Kenya’s Fight Against Malaria

According to the Centres for Disease Control and Prevention (CDC) Malaria is the top eighth killer in Kenya contributing to 3% deaths.
Every region in the country has its own process of intervention when it comes to dealing with Malaria. This is because transmission rates are different across the country with prevalence high around the Indian Ocean or coastal areas, Western Kenya and around Lake Victoria. These places also known as endemic areas have Malaria cases all year round and one can get the disease by traveling to these destinations at any time of the year. Northern and Southeastern Kenya have seasons for Malaria. People traveling to these destinations during the high season can contract the disease. Studies have shown that doesn’t harbour the parasite that causes malaria.
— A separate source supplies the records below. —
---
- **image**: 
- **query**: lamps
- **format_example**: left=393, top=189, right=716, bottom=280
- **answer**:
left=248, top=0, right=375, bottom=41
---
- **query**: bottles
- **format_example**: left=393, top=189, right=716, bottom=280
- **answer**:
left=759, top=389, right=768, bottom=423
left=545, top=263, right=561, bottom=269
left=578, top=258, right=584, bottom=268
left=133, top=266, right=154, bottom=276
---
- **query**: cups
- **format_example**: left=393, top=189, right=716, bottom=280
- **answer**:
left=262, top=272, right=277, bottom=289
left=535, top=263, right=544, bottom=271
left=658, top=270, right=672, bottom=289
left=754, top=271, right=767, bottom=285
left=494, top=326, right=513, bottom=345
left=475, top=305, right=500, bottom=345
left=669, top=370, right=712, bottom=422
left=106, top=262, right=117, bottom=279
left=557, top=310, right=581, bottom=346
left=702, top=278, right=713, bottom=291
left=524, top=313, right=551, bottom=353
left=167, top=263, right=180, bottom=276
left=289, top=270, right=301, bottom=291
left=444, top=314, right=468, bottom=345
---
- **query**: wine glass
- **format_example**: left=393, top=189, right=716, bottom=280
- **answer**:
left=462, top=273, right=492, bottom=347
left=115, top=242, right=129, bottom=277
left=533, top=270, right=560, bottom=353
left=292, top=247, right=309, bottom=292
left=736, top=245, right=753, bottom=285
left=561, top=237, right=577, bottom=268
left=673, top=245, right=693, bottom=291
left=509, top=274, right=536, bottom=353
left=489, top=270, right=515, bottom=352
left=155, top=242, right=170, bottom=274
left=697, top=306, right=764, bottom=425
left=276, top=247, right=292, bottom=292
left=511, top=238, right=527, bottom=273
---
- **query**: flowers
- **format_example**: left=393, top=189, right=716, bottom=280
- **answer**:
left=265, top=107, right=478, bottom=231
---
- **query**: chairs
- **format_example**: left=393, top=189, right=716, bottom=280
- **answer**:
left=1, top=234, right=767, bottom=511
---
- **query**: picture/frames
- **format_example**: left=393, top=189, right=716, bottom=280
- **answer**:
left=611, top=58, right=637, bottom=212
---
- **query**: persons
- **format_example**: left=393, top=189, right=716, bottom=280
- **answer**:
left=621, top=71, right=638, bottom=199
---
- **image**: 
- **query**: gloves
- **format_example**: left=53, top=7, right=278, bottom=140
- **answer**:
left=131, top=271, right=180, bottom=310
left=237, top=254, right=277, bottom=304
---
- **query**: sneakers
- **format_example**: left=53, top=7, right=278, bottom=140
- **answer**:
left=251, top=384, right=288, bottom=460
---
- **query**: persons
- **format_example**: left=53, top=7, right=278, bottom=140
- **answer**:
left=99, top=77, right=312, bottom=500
Doctors advice against abuse of Malaria medicine because it can lead to resistance when the drugs are needed to treat the actual illness and not joint pains or headaches. There has been debate about the intake of prophylaxis when one is traveling to Malaria prone areas. Doctors advise that they should be taken before traveling, during ones stay and after returning to prevent Malaria. However, this method is recommended for foreign visitors who suffer severe effects of the disease. Locals are advised to avoid prophylaxis and only go for testing when they experience symptoms of Malaria. There’s a group of people that should avoid taking antimalarial drugs. These include people with epilepsy who should avoid mefloquine, while pregnant women shouldn’t take doxycycline. This also applies to children younger than 12 years. Malaria can cause a miscarriage or premature labour.

Barrier methods such as use of mosquito nets, repellents, sprays, coils and dressing that doesn’t expose one to mosquito bites helps curb the spread of the disease. Indoor residual spraying is one of the best interventions to break malaria transmission. Experts such as Dr Abdisalan Noor, Team Leader for Surveillance at the WHO Global Malaria Programme, say the economic progress being experienced in Kenya can only help. “The shift from mud huts to concrete houses with sealable windows will reduce exposure to mosquito bites,”.

The National Malaria Strategy 2009- 2017 had hoped that by the end of 2017, Kenya would be malaria free. This was not to be due to factors such as declining resources towards the fight against Malaria affecting programs. The Global Fund to Fight AIDS, Tuberculosis and Malaria cut funding for Malaria programs by less than half of the previous package to US$ 63 million. This has created a vacuum where previously insecticides, treated nets and medicines were covered.